Il caso

Guadagna più di 240 mila euro, medico deve ridarne 35mila all’Asl 

Impossibile per qualsiasi dipendente pubblico guadagnare più del presidente della Repubblica. Lo specialista in pensione che lavora come contrattista per l’Asl fa ricorso ma perde sia in primo che secondo grado e paga le spese


Valeria Frangipane


BOLZANO. Impossibile per qualsiasi dipendente pubblico guadagnare più del Presidente della Repubblica. La legge Madia ha fissato il limite dei 240 mila euro lordi l’anno, tetto stipendiale non oltrepassabile.

Per questo prima l’Azienda sanitaria, poi il Tribunale di Bolzano, quindi anche la Corte d’appello hanno dato torto ad un medico libero professionista, che aveva stipulato diversi contratti d'opera per lavorare in vari ospedali della Provincia. Questi i fatti. Succede che lo specialista va in pensione ma continua a lavorare per l’Asl, guadagna troppo e incassa lo stop.

L’Azienda si accorge infatti che cumulando pensione e corrispettivi dei vari contratti, nel 2015 il professionista supera il limite dei 240 mila euro e quindi non solo nega al medico la liquidazione dell'ultima fattura di 48.000, ma chiede la restituzione dei 34.500 euro già pagati in eccedenza. Lo specialista fa ricorso perchè sostiene che al suo caso risulti applicabile il limite introdotto dal legislatore provinciale nel 2015 (successivamente abrogato nel 2016), che aveva aumentato a 288.000 euro il tetto massimo per i compensi erogati dall'Asl.

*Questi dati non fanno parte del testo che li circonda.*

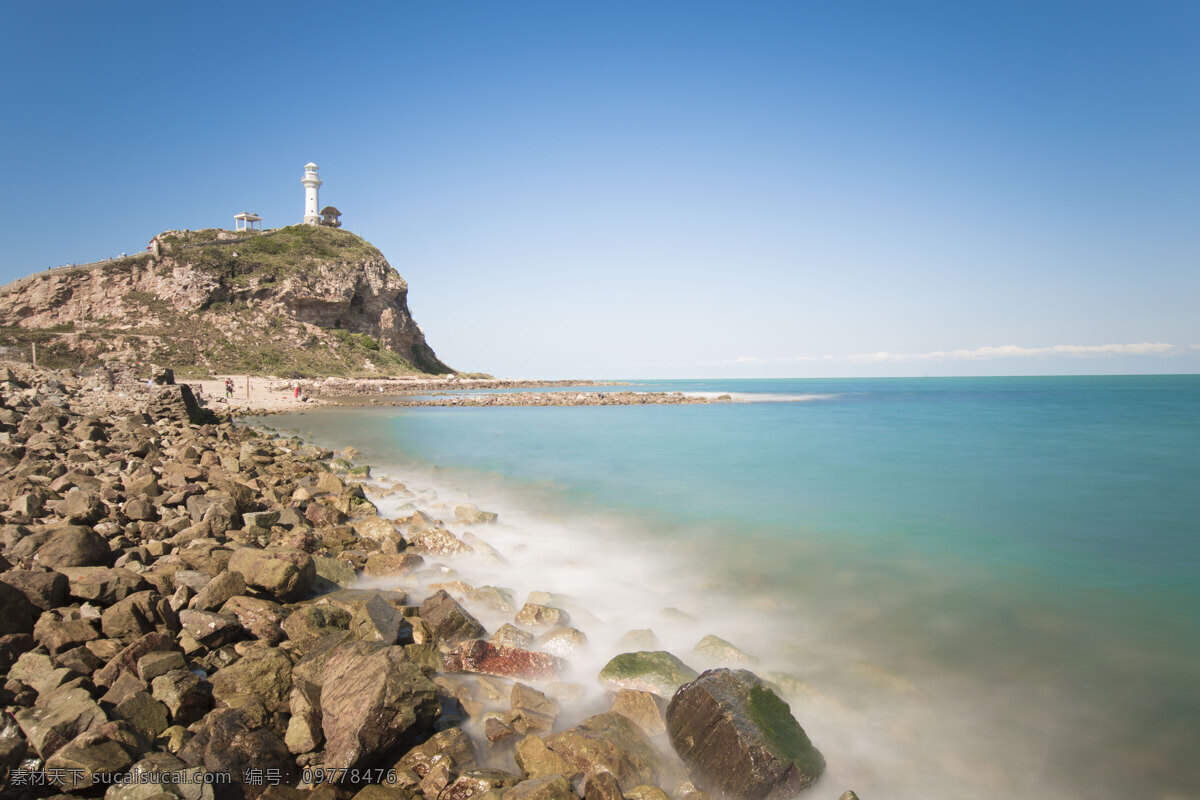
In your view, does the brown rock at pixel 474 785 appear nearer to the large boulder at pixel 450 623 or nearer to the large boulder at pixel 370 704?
the large boulder at pixel 370 704

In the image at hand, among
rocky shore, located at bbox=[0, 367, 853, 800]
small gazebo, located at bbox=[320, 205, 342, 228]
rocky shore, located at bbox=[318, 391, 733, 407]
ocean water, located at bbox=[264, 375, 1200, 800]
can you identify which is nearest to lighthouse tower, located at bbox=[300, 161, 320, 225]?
small gazebo, located at bbox=[320, 205, 342, 228]

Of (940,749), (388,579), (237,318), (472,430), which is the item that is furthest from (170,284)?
(940,749)

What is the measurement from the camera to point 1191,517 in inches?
482

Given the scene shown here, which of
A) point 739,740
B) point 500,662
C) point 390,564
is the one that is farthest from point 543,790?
point 390,564

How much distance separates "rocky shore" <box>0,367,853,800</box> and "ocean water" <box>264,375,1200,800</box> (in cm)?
75

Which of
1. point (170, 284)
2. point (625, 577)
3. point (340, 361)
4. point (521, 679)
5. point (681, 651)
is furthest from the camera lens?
point (340, 361)

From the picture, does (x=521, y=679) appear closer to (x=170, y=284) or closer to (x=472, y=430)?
(x=472, y=430)

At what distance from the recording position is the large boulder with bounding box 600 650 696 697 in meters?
4.88

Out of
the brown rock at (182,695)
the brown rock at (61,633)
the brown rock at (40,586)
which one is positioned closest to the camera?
the brown rock at (182,695)

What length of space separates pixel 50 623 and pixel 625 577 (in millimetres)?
5993

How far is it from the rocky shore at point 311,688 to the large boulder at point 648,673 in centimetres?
2

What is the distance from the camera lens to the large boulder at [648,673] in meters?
4.88

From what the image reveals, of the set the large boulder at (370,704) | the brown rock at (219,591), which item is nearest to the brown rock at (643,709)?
the large boulder at (370,704)

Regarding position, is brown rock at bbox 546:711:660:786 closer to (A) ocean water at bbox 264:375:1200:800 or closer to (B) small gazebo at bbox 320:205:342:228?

Ma si scontra con la reazione dell'Azienda sanitaria che presenta opposizione in Tribunale, sostiene l'integrale applicabilità della normativa statale sul “tetto retributivo", precisa che il professionista ha già superato il limite annuo di 240.000 euro e addirittura chiede la restituzione di 34.500 euro già versati in eccedenza. Tribunale e Corte d’appello danno ragione all’Asl ed il medico adesso si ritrova a rifondere anche le spese di giudizio per 6.600 euro.

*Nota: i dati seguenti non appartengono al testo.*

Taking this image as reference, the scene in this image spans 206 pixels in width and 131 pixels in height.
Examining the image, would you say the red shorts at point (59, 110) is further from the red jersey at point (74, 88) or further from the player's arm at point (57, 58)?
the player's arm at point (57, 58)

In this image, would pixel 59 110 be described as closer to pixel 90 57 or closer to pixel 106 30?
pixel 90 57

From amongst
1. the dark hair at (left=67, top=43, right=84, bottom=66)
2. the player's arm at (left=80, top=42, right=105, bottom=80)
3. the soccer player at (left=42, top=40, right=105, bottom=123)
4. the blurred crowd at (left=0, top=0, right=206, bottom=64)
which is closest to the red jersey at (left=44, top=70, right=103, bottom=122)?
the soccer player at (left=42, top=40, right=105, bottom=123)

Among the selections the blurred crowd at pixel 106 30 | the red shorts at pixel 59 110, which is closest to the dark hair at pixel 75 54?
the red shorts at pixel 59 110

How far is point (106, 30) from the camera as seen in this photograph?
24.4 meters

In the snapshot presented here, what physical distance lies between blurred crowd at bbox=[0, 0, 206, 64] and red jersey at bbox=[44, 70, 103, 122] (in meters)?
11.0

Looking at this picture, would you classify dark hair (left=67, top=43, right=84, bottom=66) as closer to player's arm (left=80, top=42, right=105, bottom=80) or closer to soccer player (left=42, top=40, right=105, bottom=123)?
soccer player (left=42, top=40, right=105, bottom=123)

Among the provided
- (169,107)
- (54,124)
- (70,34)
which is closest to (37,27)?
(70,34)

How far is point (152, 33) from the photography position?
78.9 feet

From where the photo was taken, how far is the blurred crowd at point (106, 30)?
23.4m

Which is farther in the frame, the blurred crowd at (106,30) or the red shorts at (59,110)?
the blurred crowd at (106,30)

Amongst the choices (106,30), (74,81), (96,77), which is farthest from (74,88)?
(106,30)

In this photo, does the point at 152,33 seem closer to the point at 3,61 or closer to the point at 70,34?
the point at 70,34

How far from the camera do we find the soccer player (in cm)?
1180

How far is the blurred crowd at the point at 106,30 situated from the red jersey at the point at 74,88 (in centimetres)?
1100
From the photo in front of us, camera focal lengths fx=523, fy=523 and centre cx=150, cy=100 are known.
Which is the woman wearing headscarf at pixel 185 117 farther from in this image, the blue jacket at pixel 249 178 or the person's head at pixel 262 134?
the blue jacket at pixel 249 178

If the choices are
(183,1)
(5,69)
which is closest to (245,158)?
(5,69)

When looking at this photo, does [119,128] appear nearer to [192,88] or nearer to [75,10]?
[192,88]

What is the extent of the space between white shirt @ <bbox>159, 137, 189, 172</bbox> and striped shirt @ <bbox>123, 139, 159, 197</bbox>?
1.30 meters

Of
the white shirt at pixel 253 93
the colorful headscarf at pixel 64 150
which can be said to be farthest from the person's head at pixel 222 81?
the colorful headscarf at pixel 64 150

L’avvocato Marco Cappello - direttore della Ripartizione legale dell’Asl - dice che l'interessato non ha accettato la sentenza di primo grado ed ha fatto appello, ma nessuno di 5 rilievi sollevati è stato accolto e la Corte d'Appello ha stabilito che tutti i dubbi precedentemente sollevati sulla legittimità costituzionale del cosiddetto "tetto retributivo” erano stati nel frattempo fugati dalla Consulta, con sentenza n. 124/2017 che ha confermato il limite massimo di 240.000 euro, inteso come importo annuo lordo.

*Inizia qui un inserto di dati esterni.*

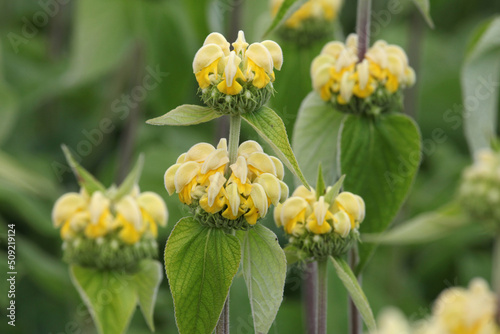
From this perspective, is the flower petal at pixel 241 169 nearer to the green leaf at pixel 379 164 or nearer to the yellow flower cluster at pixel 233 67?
the yellow flower cluster at pixel 233 67

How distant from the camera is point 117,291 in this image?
651 mm

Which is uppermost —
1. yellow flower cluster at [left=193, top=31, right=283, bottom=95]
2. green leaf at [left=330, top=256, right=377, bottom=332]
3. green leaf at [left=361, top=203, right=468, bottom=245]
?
yellow flower cluster at [left=193, top=31, right=283, bottom=95]

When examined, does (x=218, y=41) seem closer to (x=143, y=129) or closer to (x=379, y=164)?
(x=379, y=164)

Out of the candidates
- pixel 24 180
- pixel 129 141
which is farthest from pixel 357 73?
pixel 129 141

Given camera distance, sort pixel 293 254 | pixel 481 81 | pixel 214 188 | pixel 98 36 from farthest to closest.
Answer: pixel 98 36, pixel 481 81, pixel 293 254, pixel 214 188

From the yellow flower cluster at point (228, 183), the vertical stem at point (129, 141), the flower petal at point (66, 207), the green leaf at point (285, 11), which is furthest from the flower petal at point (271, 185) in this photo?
the vertical stem at point (129, 141)

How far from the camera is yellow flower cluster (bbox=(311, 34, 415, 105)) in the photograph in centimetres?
59

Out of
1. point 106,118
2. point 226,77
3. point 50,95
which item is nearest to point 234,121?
point 226,77

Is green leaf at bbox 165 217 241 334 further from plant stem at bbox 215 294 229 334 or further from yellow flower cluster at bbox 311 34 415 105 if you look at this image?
yellow flower cluster at bbox 311 34 415 105

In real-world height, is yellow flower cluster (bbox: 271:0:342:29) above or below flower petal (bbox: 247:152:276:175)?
above

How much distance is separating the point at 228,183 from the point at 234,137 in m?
0.03

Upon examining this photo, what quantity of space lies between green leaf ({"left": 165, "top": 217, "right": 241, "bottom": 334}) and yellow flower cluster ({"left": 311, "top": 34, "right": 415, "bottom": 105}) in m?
0.18

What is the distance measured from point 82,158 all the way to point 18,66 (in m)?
0.25

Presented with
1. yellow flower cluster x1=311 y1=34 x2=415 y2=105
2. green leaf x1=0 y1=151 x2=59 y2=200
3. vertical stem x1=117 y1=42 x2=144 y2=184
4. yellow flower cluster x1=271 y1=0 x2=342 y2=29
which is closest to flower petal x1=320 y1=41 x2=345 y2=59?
yellow flower cluster x1=311 y1=34 x2=415 y2=105
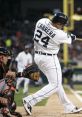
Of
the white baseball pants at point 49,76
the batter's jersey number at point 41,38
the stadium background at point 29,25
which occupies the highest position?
the batter's jersey number at point 41,38

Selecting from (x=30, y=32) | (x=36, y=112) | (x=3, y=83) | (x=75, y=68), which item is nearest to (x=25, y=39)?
(x=30, y=32)

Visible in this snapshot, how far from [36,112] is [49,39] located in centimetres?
158

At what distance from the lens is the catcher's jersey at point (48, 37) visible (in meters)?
10.5

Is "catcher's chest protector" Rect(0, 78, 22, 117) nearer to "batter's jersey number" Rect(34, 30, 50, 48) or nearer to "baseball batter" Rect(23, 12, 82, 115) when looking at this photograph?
"baseball batter" Rect(23, 12, 82, 115)

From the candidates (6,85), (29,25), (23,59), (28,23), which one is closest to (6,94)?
(6,85)

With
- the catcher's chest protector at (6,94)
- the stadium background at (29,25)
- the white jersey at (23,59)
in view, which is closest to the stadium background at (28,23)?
the stadium background at (29,25)

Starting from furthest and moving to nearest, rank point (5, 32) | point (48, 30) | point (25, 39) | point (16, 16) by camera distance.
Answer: point (16, 16), point (5, 32), point (25, 39), point (48, 30)

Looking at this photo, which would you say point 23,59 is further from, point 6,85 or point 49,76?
point 6,85

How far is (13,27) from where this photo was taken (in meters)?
29.2

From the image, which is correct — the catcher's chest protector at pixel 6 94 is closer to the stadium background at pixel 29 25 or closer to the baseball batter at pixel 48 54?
the baseball batter at pixel 48 54

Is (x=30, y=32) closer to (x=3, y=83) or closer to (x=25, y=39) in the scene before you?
(x=25, y=39)

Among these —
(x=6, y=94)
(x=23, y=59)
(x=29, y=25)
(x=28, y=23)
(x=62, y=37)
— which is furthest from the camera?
(x=28, y=23)

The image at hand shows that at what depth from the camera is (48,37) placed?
10.5 meters

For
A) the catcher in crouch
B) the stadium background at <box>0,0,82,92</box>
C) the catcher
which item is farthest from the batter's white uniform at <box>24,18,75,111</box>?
the stadium background at <box>0,0,82,92</box>
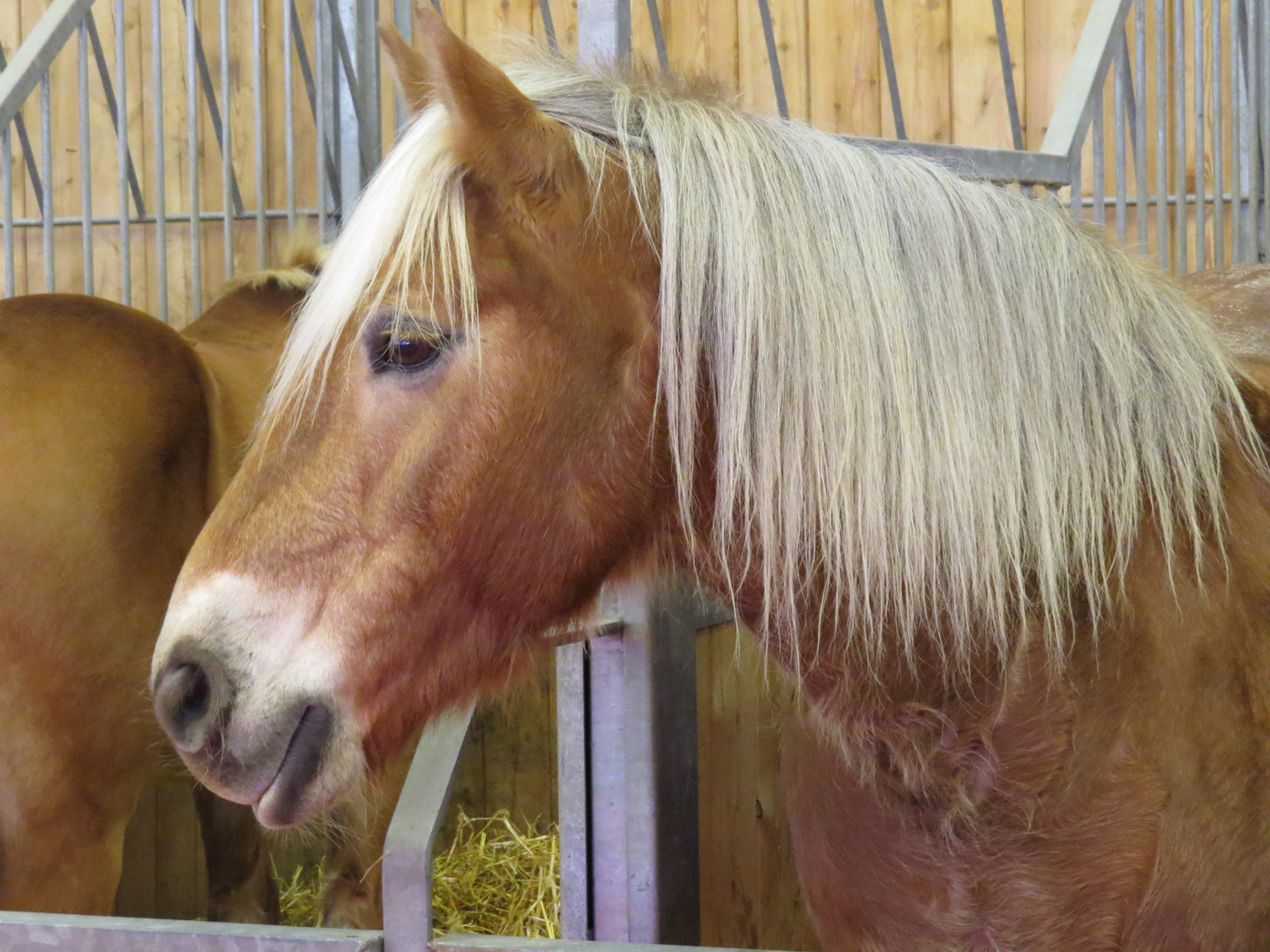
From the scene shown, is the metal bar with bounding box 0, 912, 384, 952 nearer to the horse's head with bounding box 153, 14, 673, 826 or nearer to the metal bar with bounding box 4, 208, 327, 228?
the horse's head with bounding box 153, 14, 673, 826

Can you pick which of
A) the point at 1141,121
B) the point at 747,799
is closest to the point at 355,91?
the point at 1141,121

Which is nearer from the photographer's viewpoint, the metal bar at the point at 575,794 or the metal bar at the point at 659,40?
the metal bar at the point at 659,40

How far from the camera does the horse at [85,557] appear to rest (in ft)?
5.58

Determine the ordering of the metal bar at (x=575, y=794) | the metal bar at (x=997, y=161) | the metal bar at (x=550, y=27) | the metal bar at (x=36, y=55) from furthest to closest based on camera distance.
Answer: the metal bar at (x=36, y=55), the metal bar at (x=575, y=794), the metal bar at (x=997, y=161), the metal bar at (x=550, y=27)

Sempre la Corte d’Appello ha chiarito inoltre che non si è verificato alcun "ingiusto" arricchimento parte dell'Asl a danno del medico, in quanto tutte le prestazioni offerte trovano titolo nei vari contratti d'opera da lui stipulati ed ai quali - nella parte relativa all'ammontare del corrispettivo - si è sostituita di diritto la norma che impone il tetto massimo ai compensi. Ma non è finita qui - conclude Cappello - la sentenza della Corte d'Appello ha confermato la decisione di primo grado, con la conseguenza che il medico non solo non ha ottenuto i 48.000 euro che pretendeva, ma è stato pure condannato a restituire 34.500 euro all'Asl e a pagare le spese di giudizio».